GPU Heat Density Challenges
As of July 2026 flagship AI racks draw about 120 to 140 kW. The NVIDIA GB200 NVL72 carries a 120 kW nominal rating and deployed racks report closer to 130 kW under load. GB300-class racks land in the 130 to 150 kW band. Racks above 200 kW belong to the next hardware generation rather than current shipments. Air cooling tops out near 25 kW per rack so every one of these systems requires liquid. For the full infrastructure picture see our guide to what an AI data center is.
Direct-to-Chip Is the Current AI Standard
Direct-to-chip cooling pipes coolant through cold plates mounted on the CPUs and GPUs. Networking and storage stay air cooled. NVIDIA mandates this design for the GB200 NVL72 and every major server vendor builds to it. Immersion is not what hyperscale AI runs today. Any pitch that implies otherwise is selling something.
Where Immersion Fits in AI
Immersion offers density headroom beyond cold plates because the fluid touches every component. That makes it a prospective path as rack power keeps climbing toward the 200+ kW generation. It also suits operators who value uniform cooling and heat capture over compatibility with standard racks. Watch the fluid supply question before betting a facility design on it.
Water Conservation and Compliance
AI facilities draw scrutiny for water use. Immersion paired with dry coolers meets tight water budgets that evaporative systems cannot. Permits in water-stressed regions can hinge on this design choice.
Immersion Cooling vs Air Cooling
Immersion beats air on efficiency and density while air wins on cost and simplicity. The table shows the trade in one view.

SUPPLIED INFORMATION:
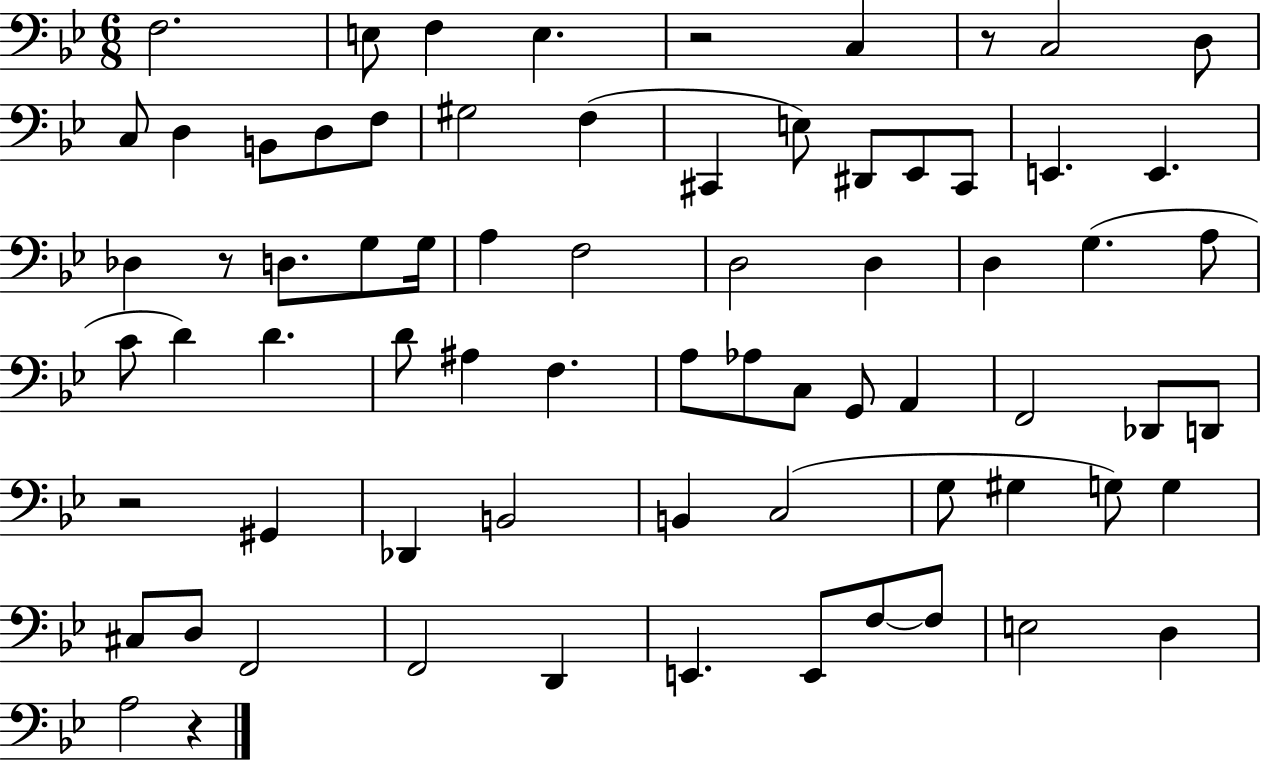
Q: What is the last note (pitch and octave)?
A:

YOUR INSTRUCTIONS: In the text on AI data center cooling, about what per-rack power limit does air cooling reach?

ANSWER TO THE TASK: About 25 kW per rack.